Atherosclerotic cardiovascular disease events are the culmination of a process that has clearly been shown to begin in childhood, with accumulation of abnormal lipids in the vascular intima.1 Autopsy studies demonstrate significant correlations between elevated levels of total cholesterol, low-density lipoprotein (LDL) cholesterol, and non–high-density lipoprotein (HDL) cholesterol and the extent of atherosclerosis in children, adolescents, and young adults.2,3 For example, one study of 15- to 34-year-olds who died accidentally found that non-HDL cholesterol was the major correlate of coronary atherosclerosis, with a 30 mg per dL increase in non-HDL cholesterol equivalent to two years of vascular aging.3 Equally important, absence of risk factors is associated with absence of advanced atherosclerotic lesions at autopsy, and very rare clinical events in natural history studies following individuals from childhood into middle age.2–5 In addition, childhood lipid levels correlate with lipid levels several decades later, although this correlation is much stronger with severe elevations and repeated elevated values.2,3
National Heart, Lung, and Blood Institute (NHLBI) guidelines recommend using nonfasting non-HDL cholesterol measurements for screening, which makes testing more economical, practical, and acceptable to children and families.

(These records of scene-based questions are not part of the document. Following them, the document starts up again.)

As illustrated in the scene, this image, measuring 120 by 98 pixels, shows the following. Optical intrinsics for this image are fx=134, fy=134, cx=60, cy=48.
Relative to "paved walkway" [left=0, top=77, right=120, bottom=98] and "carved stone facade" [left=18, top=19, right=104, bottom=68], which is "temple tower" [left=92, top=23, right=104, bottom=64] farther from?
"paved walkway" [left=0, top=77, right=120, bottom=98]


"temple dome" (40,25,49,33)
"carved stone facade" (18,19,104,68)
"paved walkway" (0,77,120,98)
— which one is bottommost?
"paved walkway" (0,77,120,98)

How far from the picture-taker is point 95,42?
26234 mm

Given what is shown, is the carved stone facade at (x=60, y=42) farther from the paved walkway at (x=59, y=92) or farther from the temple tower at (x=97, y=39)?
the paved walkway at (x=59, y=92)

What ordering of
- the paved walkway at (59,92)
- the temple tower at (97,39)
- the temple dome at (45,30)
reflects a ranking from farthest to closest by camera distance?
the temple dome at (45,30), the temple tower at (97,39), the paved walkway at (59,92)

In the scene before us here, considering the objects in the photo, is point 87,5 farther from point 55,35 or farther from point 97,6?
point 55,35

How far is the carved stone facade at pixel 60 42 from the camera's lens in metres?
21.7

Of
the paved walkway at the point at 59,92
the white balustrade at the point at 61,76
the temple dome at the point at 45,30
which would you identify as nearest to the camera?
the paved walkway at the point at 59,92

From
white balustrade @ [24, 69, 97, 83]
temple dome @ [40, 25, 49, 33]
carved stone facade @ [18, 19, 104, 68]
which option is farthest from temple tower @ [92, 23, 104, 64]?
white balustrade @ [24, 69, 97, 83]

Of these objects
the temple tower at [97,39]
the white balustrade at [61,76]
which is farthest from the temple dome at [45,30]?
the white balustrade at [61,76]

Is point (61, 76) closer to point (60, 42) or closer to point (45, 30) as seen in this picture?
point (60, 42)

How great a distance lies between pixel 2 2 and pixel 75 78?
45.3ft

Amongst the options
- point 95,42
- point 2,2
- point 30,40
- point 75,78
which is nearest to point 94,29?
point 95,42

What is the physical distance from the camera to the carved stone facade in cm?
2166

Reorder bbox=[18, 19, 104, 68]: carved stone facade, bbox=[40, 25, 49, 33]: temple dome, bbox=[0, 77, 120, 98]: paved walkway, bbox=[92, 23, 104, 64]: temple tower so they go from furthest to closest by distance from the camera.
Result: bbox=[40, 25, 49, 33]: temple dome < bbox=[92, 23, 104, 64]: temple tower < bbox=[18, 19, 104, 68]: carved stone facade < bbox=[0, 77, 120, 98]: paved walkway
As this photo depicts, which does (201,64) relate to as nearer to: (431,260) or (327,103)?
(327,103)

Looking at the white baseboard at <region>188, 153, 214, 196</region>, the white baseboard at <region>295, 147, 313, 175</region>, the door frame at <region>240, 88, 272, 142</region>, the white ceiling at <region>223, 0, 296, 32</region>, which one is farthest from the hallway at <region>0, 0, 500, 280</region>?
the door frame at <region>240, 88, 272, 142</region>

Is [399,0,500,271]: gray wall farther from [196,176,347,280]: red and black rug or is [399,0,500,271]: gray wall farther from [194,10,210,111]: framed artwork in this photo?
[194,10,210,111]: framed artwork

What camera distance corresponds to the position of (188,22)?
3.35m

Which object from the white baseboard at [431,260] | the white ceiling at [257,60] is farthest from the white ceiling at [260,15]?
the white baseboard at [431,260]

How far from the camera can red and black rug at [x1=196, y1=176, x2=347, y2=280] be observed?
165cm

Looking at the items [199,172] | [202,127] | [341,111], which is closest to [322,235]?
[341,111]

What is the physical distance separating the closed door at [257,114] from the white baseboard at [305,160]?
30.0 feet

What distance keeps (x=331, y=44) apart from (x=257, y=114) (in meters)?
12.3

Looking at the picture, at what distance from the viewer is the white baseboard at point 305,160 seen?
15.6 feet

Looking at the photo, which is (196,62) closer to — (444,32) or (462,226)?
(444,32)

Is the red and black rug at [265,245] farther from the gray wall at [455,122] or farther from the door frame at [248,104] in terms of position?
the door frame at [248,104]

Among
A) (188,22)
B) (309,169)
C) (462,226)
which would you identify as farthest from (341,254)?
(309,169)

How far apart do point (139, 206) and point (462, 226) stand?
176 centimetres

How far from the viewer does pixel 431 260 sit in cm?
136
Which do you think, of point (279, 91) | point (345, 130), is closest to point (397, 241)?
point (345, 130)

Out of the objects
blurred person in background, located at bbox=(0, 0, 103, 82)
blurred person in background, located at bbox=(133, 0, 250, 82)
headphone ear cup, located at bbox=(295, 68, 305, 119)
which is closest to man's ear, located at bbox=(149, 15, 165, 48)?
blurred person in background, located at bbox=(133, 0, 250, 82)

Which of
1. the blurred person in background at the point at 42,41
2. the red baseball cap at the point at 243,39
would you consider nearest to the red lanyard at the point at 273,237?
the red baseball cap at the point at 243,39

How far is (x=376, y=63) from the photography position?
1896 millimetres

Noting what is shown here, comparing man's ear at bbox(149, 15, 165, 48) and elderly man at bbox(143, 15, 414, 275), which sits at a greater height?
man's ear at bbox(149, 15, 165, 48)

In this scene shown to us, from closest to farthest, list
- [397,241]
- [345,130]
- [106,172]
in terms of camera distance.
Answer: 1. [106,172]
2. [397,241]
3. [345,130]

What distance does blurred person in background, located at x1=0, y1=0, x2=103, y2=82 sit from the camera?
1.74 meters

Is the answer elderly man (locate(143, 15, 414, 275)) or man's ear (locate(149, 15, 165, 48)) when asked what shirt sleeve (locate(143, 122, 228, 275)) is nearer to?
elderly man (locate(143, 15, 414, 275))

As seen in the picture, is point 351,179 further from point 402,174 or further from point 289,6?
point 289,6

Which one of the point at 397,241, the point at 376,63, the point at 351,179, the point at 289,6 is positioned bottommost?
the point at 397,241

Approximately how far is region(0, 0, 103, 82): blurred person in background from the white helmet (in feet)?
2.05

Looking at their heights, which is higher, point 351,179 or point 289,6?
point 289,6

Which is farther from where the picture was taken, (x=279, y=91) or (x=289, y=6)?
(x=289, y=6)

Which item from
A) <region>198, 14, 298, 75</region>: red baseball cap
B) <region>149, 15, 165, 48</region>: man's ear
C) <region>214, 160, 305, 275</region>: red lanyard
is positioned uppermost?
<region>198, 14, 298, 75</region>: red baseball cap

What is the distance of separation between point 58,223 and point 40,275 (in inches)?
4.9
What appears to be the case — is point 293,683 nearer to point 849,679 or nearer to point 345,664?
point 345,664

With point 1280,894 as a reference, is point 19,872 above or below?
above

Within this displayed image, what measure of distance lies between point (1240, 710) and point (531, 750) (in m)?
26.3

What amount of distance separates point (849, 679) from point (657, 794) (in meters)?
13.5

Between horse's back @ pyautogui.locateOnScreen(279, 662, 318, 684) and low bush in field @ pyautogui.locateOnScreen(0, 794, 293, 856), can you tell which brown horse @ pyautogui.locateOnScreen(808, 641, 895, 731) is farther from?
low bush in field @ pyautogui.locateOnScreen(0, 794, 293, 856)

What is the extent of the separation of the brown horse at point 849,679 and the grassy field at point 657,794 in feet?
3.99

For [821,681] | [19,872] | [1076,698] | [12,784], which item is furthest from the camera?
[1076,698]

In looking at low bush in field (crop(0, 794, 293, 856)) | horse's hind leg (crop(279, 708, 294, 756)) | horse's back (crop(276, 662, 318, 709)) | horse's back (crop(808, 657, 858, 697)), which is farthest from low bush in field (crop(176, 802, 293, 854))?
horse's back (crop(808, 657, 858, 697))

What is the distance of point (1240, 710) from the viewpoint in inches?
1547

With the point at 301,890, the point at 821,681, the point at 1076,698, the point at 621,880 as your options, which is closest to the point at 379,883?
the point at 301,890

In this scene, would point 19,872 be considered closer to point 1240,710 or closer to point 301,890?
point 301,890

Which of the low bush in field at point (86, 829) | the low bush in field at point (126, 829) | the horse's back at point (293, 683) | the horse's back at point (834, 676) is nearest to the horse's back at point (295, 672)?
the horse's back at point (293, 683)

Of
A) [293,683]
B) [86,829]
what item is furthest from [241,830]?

There is no evidence of harm from a child being labeled as a result of abnormal lipid screening.6–8 Previous guidelines recommend selective screening in children based on a positive family history of early cardiovascular disease or dyslipidemia,9 but evidence shows that this will miss 30 to 50 percent of children with severe hypercholesterolemia.2,3,10
Cholesterol-lowering therapy has been shown to improve clinical outcomes in asymptomatic adults, with a meta-analysis demonstrating a 20 percent relative risk reduction of major vascular events for each 39 mg per dL (1 mmol per L) reduction in LDL cholesterol level.11 In children with familial hypercholesterolemia and extreme cholesterol elevation from birth, clinical cardiovascular events begin in the teen years, with death often before 30 years of age.2,3 Treatment with periodic apheresis and statins has delayed development of cardiovascular events and prolonged survival in these patients.12 Familial hypercholesterolemia occurs in one out of 500 persons, with severe elevations in LDL cholesterol from infancy. Untreated, 50 percent of males with the disease have a clinical cardiovascular event by 50 years of age, and 5 percent of these events occur before 30 years of age. For these patients, statin therapy in adulthood has led to a significant increase in average age at first event.13
In children, a diet low in fat and saturated fat is safe and is modestly effective in lowering LDL cholesterol levels.2,3 Eight randomized controlled trials showed that in patients eight to 18 years of age with elevated LDL cholesterol levels despite diet modification, statin therapy effectively reduced levels without adverse effects for up to 4.5 years.2,3 The LDL cholesterol level for eligibility was at least 190 mg per dL (5 mmol per L), or at least 160 mg per dL (4 mmol per L) with at least two additional risk factors, with an LDL cholesterol goal of less than 130 mg per dL (3 mmol per L), the 95th percentile through adolescence; these are the same criteria used in the NHLBI guidelines. In adolescents with familial hypercholesterolemia, statin treatment has been shown to slow the progression of atherosclerosis.2,3
One concern with universal lipid screening in children is that medications would be indicated in many healthy children, especially those who are obese. Because the dyslipidemia of obesity is characterized by elevated triglyceride levels and reduced HDL cholesterol levels, with little increase in total or LDL cholesterol levels, large numbers of healthy children should not need medication.2,3 According to National Health and Nutrition Examination Survey data from 1999 to 2006, less than 1 percent of the screened adolescents would be candidates for medication.14
Evidence is lacking on the long-term safety and effectiveness of cholesterol-lowering therapy in childhood, and on the cost of case finding. There are no randomized controlled trials of event reduction after screening in childhood because of ethical problems in withholding effective care in those with identified high-risk hypercholesterolemia, as well as the time, costs, and attrition involved. Findings from other kinds of studies can amplify the evidence, and these studies are a priority for further research.15
The evidence is clear: severe cholesterol elevation starting in early childhood is associated with cardiovascular disease, and therapy to lower LDL cholesterol is safe and effective in risk reduction. Because selective screening is ineffective, universal screening before puberty is the only way to identify children with extreme cholesterol abnormalities who will benefit most from treatment. Finally, childhood is an important time to optimize cardiovascular health because it is when health behaviors develop, risk factors manifest, and risk reduction will have the greatest impact.